Even though Wednesday’s tour was just a test, Brisseau never hesitated to grab shoppers and pull them into the group for a quick lesson.
“What’s that in your cart? Why’d you choose that kind of bread?” she asked Gladys Beechner, who shops at Giant Food once a week.
“My husband has to have that kind,” Beechner responded, “so that’s what I buy.”
That was an answer that Brisseau kindly did not accept.
The tour leader explained to Beechner and the rest of the group the importance of fiber and how to compare one kind of bread to another to get the most for your money.
“Don’t pay for whole wheat and get white bread ingredients,” she said. “Make sure if you’re going to spend the extra money you get the kind with the extra nutrients too.”
The District Heights Giant Food will host the first official tour Feb. 7 and has already registered a full group.
The tour costs $15, but each participant receives a tote bag and a $10 gift card to the supermarket.
Eisby wants to join in on her day off not just to help herself, but her daughter too.
“I have a 14-year-old daughter who has diabetic grandparents,” Eisby said, “I’m trying to teach her how to eat healthy.”

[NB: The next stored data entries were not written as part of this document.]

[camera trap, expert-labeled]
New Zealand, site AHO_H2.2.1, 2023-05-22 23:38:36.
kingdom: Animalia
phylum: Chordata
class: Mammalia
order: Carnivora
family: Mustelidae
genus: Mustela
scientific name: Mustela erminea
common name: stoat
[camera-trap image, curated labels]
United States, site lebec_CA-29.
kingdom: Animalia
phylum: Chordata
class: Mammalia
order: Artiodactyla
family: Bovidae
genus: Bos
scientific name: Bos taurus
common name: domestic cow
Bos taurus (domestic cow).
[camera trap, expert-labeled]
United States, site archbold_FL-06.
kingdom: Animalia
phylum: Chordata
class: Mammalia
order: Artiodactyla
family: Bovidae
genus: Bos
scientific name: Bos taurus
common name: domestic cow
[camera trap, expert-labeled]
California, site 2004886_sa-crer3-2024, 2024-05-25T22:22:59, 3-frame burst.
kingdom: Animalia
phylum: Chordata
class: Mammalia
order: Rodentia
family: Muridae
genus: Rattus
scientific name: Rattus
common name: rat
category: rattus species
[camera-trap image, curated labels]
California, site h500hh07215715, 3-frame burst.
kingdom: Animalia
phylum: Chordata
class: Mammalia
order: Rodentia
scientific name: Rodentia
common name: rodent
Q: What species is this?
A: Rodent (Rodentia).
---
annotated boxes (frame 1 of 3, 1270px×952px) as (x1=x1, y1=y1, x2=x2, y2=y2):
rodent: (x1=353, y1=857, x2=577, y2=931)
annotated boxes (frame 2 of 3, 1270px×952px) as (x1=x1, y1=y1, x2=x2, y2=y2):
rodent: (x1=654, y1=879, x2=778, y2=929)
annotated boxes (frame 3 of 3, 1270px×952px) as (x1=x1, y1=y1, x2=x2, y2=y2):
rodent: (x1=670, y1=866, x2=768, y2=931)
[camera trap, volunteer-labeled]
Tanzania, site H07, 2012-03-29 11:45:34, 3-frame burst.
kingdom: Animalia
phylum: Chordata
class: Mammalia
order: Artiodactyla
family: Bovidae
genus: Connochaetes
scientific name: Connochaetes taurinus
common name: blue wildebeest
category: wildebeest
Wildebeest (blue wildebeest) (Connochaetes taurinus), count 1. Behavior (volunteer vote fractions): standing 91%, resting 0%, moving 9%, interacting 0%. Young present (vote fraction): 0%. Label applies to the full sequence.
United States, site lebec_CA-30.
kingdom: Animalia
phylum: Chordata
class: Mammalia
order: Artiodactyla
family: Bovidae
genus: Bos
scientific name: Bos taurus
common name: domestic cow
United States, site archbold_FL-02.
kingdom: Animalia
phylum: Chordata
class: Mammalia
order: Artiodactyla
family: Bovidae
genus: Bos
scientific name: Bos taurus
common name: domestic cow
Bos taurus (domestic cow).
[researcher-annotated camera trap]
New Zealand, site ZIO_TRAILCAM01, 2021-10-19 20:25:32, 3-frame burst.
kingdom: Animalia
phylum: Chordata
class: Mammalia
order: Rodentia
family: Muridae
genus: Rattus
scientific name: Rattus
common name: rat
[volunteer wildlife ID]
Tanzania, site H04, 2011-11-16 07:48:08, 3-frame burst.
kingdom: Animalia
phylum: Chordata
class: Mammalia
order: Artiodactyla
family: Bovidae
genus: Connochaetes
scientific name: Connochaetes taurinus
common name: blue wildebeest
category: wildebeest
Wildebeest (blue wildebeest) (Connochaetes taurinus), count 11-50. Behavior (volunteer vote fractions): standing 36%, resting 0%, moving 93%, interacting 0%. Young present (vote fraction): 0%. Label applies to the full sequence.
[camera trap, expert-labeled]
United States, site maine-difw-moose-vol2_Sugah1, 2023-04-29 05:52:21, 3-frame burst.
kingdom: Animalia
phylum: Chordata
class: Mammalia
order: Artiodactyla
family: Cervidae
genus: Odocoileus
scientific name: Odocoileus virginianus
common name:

Giant ran similar tours focused solely on diabetes from the early ’90s until 2003, when a lack of funding forced them to end the program, said Paulette Thompson, Giant Food health and wellness manager.
Now that the health department administers the tours, Thompson said, the supermarket is happy to provide the venue.
“We’re always looking for ways to help inform our customers and educate them on how to be healthy.”